◆ Work required ◆
Which lines run from the start of the material below through the line containing "common name: domestic cow"? Retype them exactly, pictures excluded.

◆ Input records ◆
^^^^^^^^

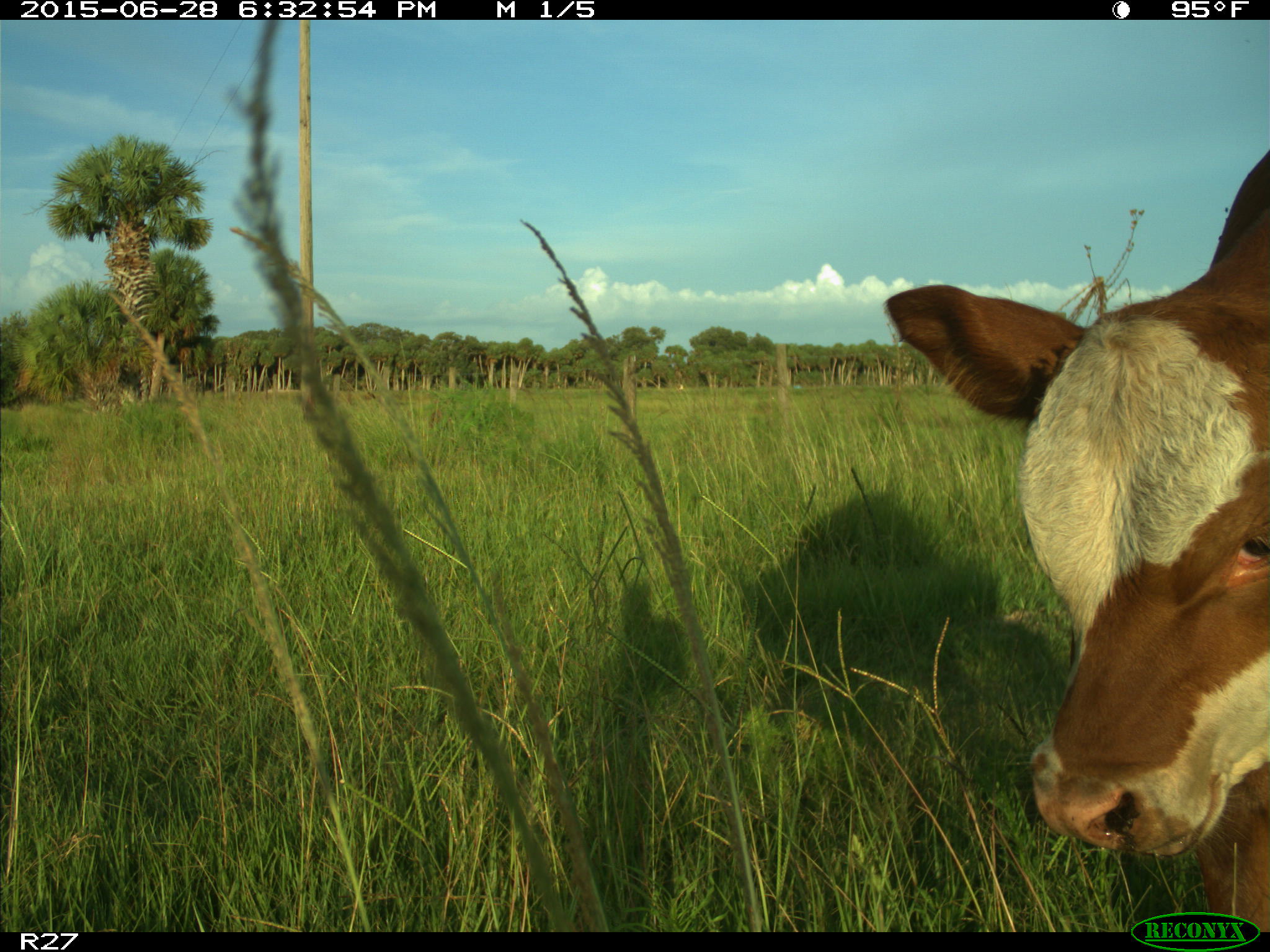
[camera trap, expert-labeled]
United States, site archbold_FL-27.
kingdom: Animalia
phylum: Chordata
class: Mammalia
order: Artiodactyla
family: Bovidae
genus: Bos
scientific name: Bos taurus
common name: domestic cow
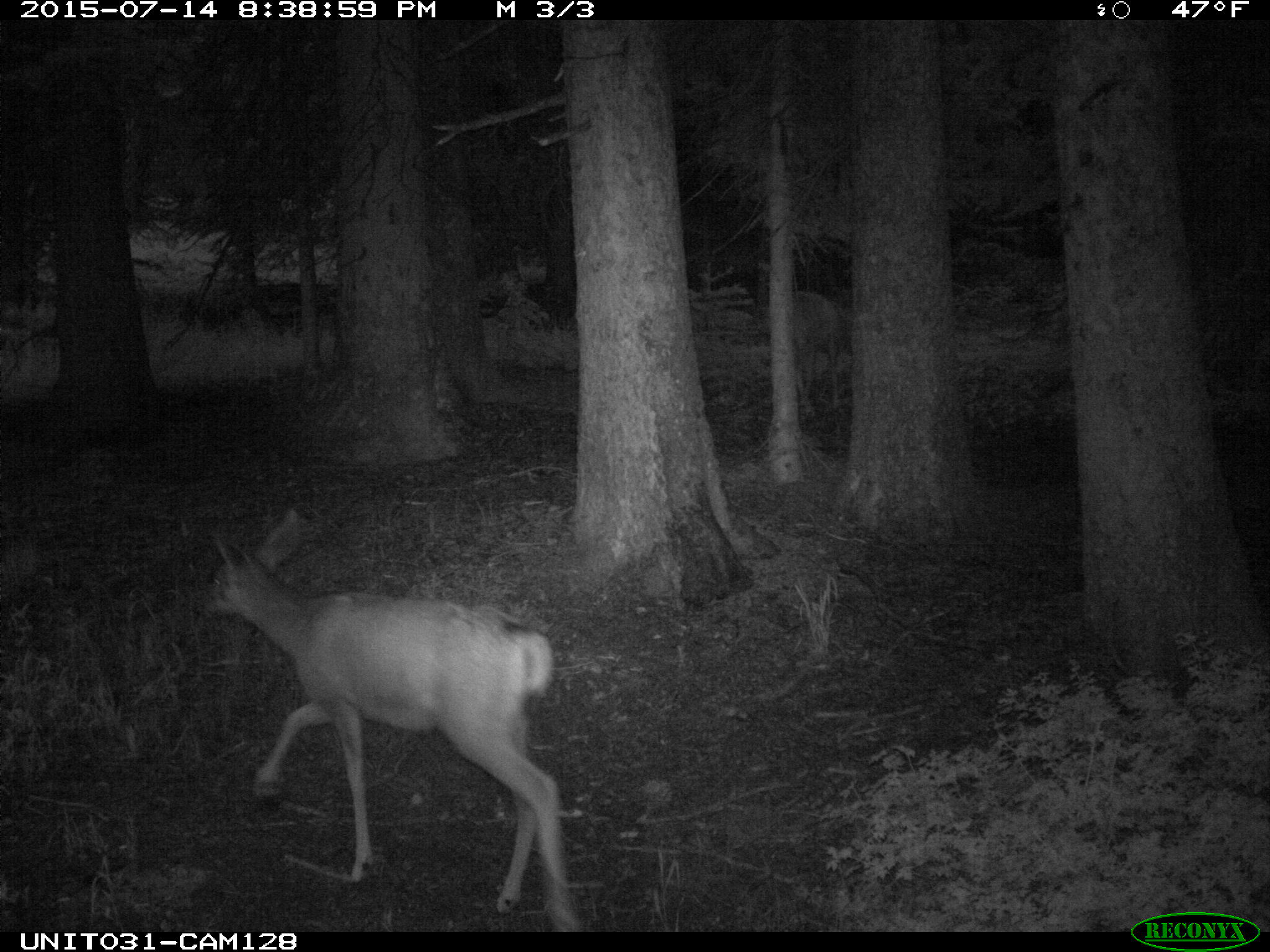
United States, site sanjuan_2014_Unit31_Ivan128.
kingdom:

^^^^^^^^

◆ Solution ◆
[camera trap, expert-labeled]
United States, site archbold_FL-27.
kingdom: Animalia
phylum: Chordata
class: Mammalia
order: Artiodactyla
family: Bovidae
genus: Bos
scientific name: Bos taurus
common name: domestic cow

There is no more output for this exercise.